__Supplied material__
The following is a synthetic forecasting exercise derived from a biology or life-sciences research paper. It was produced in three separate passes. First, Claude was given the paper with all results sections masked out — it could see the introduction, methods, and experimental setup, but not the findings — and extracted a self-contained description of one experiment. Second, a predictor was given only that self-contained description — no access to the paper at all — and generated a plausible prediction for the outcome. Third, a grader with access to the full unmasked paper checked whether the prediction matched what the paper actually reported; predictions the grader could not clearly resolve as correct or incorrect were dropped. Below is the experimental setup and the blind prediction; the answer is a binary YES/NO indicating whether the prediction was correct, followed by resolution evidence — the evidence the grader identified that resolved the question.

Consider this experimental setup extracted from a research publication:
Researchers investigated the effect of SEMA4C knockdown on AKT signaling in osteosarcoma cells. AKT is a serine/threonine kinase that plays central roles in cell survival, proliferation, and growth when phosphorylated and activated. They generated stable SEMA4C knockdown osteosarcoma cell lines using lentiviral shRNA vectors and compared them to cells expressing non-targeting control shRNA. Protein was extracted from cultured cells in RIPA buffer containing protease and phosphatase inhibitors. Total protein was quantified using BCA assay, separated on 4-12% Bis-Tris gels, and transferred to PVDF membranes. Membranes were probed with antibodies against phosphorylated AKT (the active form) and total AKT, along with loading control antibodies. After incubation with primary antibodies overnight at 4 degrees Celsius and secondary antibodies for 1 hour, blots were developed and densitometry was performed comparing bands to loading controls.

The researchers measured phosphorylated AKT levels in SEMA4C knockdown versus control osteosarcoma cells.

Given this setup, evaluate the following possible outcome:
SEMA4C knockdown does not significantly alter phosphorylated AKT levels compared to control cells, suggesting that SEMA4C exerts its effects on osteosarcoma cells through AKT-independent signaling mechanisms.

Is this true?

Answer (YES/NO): NO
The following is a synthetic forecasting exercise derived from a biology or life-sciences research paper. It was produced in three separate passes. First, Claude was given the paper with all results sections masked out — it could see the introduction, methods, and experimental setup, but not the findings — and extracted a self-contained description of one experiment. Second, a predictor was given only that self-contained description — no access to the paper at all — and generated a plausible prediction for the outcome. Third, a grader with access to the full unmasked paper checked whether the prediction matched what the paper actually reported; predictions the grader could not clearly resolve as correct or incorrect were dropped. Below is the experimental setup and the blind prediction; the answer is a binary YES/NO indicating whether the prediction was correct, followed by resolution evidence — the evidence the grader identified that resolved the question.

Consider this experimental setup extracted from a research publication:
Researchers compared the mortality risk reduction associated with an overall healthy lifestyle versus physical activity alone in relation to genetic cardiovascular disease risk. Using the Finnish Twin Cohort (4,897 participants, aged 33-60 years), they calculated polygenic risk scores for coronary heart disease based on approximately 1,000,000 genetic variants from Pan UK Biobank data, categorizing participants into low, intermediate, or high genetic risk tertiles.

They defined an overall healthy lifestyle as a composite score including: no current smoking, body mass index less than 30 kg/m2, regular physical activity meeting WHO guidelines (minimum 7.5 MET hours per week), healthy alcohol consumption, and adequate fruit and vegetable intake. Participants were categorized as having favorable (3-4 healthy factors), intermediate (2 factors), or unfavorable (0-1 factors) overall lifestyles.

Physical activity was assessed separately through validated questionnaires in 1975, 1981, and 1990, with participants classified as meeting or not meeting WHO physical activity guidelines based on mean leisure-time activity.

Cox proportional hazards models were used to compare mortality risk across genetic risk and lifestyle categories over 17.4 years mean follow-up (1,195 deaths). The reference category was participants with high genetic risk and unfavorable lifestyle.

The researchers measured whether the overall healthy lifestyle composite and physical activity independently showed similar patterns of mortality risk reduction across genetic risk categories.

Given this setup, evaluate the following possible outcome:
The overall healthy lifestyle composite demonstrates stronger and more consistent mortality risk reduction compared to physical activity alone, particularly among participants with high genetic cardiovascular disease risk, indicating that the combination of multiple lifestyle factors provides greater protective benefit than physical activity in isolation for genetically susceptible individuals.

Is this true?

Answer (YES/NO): NO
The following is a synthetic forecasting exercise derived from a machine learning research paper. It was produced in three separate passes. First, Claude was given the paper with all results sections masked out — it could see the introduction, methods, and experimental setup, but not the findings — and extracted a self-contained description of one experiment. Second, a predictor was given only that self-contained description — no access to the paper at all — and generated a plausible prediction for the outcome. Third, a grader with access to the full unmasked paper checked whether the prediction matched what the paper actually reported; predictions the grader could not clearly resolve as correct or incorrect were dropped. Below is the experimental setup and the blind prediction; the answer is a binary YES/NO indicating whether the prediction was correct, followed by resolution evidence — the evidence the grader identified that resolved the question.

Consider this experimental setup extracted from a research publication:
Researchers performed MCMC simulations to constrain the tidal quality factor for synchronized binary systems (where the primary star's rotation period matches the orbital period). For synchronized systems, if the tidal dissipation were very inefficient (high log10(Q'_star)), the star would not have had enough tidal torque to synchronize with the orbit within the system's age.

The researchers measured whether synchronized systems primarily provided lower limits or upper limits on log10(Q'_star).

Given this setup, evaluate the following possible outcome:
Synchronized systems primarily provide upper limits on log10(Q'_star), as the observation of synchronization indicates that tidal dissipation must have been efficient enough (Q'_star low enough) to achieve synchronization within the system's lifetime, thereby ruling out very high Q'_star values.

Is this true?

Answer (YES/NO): YES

__What the task requires__
Write the listing out again, word for word.

__Task output__
The following is a synthetic forecasting exercise derived from a biology or life-sciences research paper. It was produced in three separate passes. First, Claude was given the paper with all results sections masked out — it could see the introduction, methods, and experimental setup, but not the findings — and extracted a self-contained description of one experiment. Second, a predictor was given only that self-contained description — no access to the paper at all — and generated a plausible prediction for the outcome. Third, a grader with access to the full unmasked paper checked whether the prediction matched what the paper actually reported; predictions the grader could not clearly resolve as correct or incorrect were dropped. Below is the experimental setup and the blind prediction; the answer is a binary YES/NO indicating whether the prediction was correct, followed by resolution evidence — the evidence the grader identified that resolved the question.

Consider this experimental setup extracted from a research publication:
Researchers investigated the effect of SEMA4C knockdown on AKT signaling in osteosarcoma cells. AKT is a serine/threonine kinase that plays central roles in cell survival, proliferation, and growth when phosphorylated and activated. They generated stable SEMA4C knockdown osteosarcoma cell lines using lentiviral shRNA vectors and compared them to cells expressing non-targeting control shRNA. Protein was extracted from cultured cells in RIPA buffer containing protease and phosphatase inhibitors. Total protein was quantified using BCA assay, separated on 4-12% Bis-Tris gels, and transferred to PVDF membranes. Membranes were probed with antibodies against phosphorylated AKT (the active form) and total AKT, along with loading control antibodies. After incubation with primary antibodies overnight at 4 degrees Celsius and secondary antibodies for 1 hour, blots were developed and densitometry was performed comparing bands to loading controls.

The researchers measured phosphorylated AKT levels in SEMA4C knockdown versus control osteosarcoma cells.

Given this setup, evaluate the following possible outcome:
SEMA4C knockdown does not significantly alter phosphorylated AKT levels compared to control cells, suggesting that SEMA4C exerts its effects on osteosarcoma cells through AKT-independent signaling mechanisms.

Is this true?

Answer (YES/NO): NO
The following is a synthetic forecasting exercise derived from a biology or life-sciences research paper. It was produced in three separate passes. First, Claude was given the paper with all results sections masked out — it could see the introduction, methods, and experimental setup, but not the findings — and extracted a self-contained description of one experiment. Second, a predictor was given only that self-contained description — no access to the paper at all — and generated a plausible prediction for the outcome. Third, a grader with access to the full unmasked paper checked whether the prediction matched what the paper actually reported; predictions the grader could not clearly resolve as correct or incorrect were dropped. Below is the experimental setup and the blind prediction; the answer is a binary YES/NO indicating whether the prediction was correct, followed by resolution evidence — the evidence the grader identified that resolved the question.

Consider this experimental setup extracted from a research publication:
Researchers compared the mortality risk reduction associated with an overall healthy lifestyle versus physical activity alone in relation to genetic cardiovascular disease risk. Using the Finnish Twin Cohort (4,897 participants, aged 33-60 years), they calculated polygenic risk scores for coronary heart disease based on approximately 1,000,000 genetic variants from Pan UK Biobank data, categorizing participants into low, intermediate, or high genetic risk tertiles.

They defined an overall healthy lifestyle as a composite score including: no current smoking, body mass index less than 30 kg/m2, regular physical activity meeting WHO guidelines (minimum 7.5 MET hours per week), healthy alcohol consumption, and adequate fruit and vegetable intake. Participants were categorized as having favorable (3-4 healthy factors), intermediate (2 factors), or unfavorable (0-1 factors) overall lifestyles.

Physical activity was assessed separately through validated questionnaires in 1975, 1981, and 1990, with participants classified as meeting or not meeting WHO physical activity guidelines based on mean leisure-time activity.

Cox proportional hazards models were used to compare mortality risk across genetic risk and lifestyle categories over 17.4 years mean follow-up (1,195 deaths). The reference category was participants with high genetic risk and unfavorable lifestyle.

The researchers measured whether the overall healthy lifestyle composite and physical activity independently showed similar patterns of mortality risk reduction across genetic risk categories.

Given this setup, evaluate the following possible outcome:
The overall healthy lifestyle composite demonstrates stronger and more consistent mortality risk reduction compared to physical activity alone, particularly among participants with high genetic cardiovascular disease risk, indicating that the combination of multiple lifestyle factors provides greater protective benefit than physical activity in isolation for genetically susceptible individuals.

Is this true?

Answer (YES/NO): NO
The following is a synthetic forecasting exercise derived from a machine learning research paper. It was produced in three separate passes. First, Claude was given the paper with all results sections masked out — it could see the introduction, methods, and experimental setup, but not the findings — and extracted a self-contained description of one experiment. Second, a predictor was given only that self-contained description — no access to the paper at all — and generated a plausible prediction for the outcome. Third, a grader with access to the full unmasked paper checked whether the prediction matched what the paper actually reported; predictions the grader could not clearly resolve as correct or incorrect were dropped. Below is the experimental setup and the blind prediction; the answer is a binary YES/NO indicating whether the prediction was correct, followed by resolution evidence — the evidence the grader identified that resolved the question.

Consider this experimental setup extracted from a research publication:
Researchers performed MCMC simulations to constrain the tidal quality factor for synchronized binary systems (where the primary star's rotation period matches the orbital period). For synchronized systems, if the tidal dissipation were very inefficient (high log10(Q'_star)), the star would not have had enough tidal torque to synchronize with the orbit within the system's age.

The researchers measured whether synchronized systems primarily provided lower limits or upper limits on log10(Q'_star).

Given this setup, evaluate the following possible outcome:
Synchronized systems primarily provide upper limits on log10(Q'_star), as the observation of synchronization indicates that tidal dissipation must have been efficient enough (Q'_star low enough) to achieve synchronization within the system's lifetime, thereby ruling out very high Q'_star values.

Is this true?

Answer (YES/NO): YES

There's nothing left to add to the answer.